I cittadini italiani vogliono consapevolmente sapere perché in questi dieci anni di cosiddetto benessere si è speso in tutto fuorché nei servizi pubblici di prima necessità: ospedali, scuole, asili, ospizi, verde pubblico, beni naturali cioè culturali.
I cittadini italiani vogliono consapevolmente sapere perché in questi dieci anni di cosiddetta tolleranza si è fatta ancora più profonda la divisione tra Italia Settentrionale e Italia Meridionale, rendendo sempre più, i meridionali, cittadini di seconda qualità.
I cittadini italiani vogliono consapevolmente sapere perché in questi dieci anni di cosiddetta civiltà tecnologica si siano compiuti così selvaggi disastri edilizi, urbanistici, paesaggistici, ecologici, abbandonando, sempre selvaggiamente, a se stessa la campagna.
I cittadini italiani vogliono consapevolmente sapere perché in questi dieci anni di cosiddetto progresso la «massa», dal punto di vista umano, si sia così depauperata e degradata.
I cittadini italiani vogliono consapevolmente sapere perché in questi dieci anni di cosiddetto laicismo l’unico discorso laico sia stato quello, laido, della televisione (che si è unita alla scuola in una forse irriducibile opera di diseducazione della gente).
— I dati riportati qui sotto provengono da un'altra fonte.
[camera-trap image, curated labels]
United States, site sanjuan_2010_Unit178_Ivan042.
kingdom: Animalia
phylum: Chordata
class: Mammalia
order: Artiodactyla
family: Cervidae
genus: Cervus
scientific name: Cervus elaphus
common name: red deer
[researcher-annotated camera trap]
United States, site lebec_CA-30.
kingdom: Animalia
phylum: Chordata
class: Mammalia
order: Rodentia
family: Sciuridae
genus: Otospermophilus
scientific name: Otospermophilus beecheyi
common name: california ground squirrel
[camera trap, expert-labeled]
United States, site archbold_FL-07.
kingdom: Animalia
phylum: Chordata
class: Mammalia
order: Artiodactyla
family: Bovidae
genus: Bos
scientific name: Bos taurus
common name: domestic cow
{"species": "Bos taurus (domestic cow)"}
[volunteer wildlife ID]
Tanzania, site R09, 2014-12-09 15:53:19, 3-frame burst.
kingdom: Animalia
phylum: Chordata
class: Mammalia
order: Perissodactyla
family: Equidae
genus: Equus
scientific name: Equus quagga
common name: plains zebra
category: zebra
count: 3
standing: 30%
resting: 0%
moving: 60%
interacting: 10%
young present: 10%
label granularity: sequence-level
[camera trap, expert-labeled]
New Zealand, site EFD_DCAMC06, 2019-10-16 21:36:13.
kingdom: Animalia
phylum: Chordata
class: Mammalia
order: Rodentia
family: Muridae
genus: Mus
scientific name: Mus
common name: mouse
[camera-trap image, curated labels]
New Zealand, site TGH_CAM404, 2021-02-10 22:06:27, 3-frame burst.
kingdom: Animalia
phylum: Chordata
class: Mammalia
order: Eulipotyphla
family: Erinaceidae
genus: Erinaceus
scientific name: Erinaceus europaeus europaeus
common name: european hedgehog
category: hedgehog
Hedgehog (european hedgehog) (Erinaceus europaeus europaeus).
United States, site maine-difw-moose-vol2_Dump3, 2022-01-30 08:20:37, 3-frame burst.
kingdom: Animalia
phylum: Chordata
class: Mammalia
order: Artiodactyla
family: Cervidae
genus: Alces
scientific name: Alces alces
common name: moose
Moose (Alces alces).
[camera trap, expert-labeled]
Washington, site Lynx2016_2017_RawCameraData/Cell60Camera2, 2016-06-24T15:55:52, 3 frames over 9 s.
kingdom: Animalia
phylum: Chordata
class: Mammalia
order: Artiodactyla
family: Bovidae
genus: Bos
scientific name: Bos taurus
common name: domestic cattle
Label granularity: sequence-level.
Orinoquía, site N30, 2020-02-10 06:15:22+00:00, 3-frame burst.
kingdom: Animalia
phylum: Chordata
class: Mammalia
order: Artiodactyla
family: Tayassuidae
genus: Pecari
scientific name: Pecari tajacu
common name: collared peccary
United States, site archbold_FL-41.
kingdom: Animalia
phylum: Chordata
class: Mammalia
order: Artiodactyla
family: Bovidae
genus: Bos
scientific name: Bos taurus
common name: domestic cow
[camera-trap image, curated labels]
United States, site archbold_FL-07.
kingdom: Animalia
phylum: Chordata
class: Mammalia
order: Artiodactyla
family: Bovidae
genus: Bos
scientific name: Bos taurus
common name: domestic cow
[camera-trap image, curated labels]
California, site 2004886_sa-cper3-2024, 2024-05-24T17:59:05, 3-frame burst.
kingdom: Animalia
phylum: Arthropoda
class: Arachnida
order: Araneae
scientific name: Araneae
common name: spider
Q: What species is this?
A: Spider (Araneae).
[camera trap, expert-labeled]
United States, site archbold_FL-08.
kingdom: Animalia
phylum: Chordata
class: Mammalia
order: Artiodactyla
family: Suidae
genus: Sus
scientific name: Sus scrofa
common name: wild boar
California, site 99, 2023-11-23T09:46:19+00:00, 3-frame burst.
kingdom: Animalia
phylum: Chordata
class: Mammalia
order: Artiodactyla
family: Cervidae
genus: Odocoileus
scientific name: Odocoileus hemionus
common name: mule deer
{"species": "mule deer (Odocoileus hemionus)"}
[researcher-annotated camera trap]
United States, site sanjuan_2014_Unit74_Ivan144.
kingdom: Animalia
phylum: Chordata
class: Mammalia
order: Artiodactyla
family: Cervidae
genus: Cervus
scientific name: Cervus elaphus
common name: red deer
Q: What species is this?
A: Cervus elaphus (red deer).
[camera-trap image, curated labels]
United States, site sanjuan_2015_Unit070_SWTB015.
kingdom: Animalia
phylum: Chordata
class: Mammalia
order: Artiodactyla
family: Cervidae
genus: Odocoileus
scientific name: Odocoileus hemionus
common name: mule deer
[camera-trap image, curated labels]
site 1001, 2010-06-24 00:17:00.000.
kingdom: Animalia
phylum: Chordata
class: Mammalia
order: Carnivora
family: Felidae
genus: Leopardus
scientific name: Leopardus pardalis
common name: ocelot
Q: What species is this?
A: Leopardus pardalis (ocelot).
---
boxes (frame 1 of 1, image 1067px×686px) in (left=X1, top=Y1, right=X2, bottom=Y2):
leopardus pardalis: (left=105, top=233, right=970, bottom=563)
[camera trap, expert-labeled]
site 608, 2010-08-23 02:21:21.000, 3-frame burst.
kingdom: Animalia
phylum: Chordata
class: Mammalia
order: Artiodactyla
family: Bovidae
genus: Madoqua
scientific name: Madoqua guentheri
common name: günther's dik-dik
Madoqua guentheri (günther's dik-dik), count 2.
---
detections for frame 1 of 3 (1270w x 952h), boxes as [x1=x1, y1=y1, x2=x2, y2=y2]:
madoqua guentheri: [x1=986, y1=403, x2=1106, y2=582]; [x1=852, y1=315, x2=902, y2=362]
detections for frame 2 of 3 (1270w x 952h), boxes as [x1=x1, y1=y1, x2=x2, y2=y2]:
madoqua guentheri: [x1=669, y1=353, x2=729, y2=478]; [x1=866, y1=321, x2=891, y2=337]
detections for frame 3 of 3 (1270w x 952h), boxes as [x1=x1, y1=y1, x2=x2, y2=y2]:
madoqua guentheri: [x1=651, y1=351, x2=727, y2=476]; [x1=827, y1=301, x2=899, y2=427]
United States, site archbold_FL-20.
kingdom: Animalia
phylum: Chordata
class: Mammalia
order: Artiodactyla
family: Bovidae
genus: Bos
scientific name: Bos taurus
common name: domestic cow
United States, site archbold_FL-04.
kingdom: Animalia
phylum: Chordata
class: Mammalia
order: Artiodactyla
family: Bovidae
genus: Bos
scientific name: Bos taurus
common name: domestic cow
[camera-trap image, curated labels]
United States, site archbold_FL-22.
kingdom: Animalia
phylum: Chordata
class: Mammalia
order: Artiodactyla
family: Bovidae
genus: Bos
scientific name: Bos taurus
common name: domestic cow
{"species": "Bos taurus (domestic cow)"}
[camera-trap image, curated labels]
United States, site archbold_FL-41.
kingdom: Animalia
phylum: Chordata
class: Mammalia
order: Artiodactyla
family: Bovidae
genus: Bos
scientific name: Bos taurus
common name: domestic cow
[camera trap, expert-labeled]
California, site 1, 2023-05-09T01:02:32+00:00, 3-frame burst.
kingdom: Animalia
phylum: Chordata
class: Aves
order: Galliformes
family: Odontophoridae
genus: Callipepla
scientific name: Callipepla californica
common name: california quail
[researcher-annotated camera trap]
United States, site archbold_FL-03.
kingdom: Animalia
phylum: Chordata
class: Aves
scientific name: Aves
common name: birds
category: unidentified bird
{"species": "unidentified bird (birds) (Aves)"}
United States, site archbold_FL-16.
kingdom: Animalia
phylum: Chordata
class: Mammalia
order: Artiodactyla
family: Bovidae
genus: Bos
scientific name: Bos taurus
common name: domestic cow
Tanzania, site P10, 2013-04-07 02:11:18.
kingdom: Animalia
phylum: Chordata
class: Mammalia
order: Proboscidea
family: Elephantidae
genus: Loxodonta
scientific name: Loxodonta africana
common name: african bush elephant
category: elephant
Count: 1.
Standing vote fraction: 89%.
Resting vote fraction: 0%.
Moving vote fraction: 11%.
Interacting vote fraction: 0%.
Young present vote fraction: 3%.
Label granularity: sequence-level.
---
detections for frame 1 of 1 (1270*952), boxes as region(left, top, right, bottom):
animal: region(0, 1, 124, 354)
I cittadini italiani vogliono consapevolmente sapere perché in questi dieci anni di cosiddetta democratizzazione (è quasi comico il dirlo: se mai «cultura» è stata più accentatrice che la «cultura» di questi dieci anni) i decentramenti siano serviti unicamente come cinica copertura alle manovre di un vecchio sottogoverno clerico-fascista divenuto meramente mafioso.
Ho detto e ripetuto la parola «perché»: gli italiani non vogliono infatti consapevolmente sapere che questi fenomeni oggettivamente esistono, e quali siano gli eventuali rimedi: ma vogliono sapere, appunto, e prima di tutto, perché esistono.
Pier Paolo Pasolini, Lettere Luterane, Perché il Processo. 1975.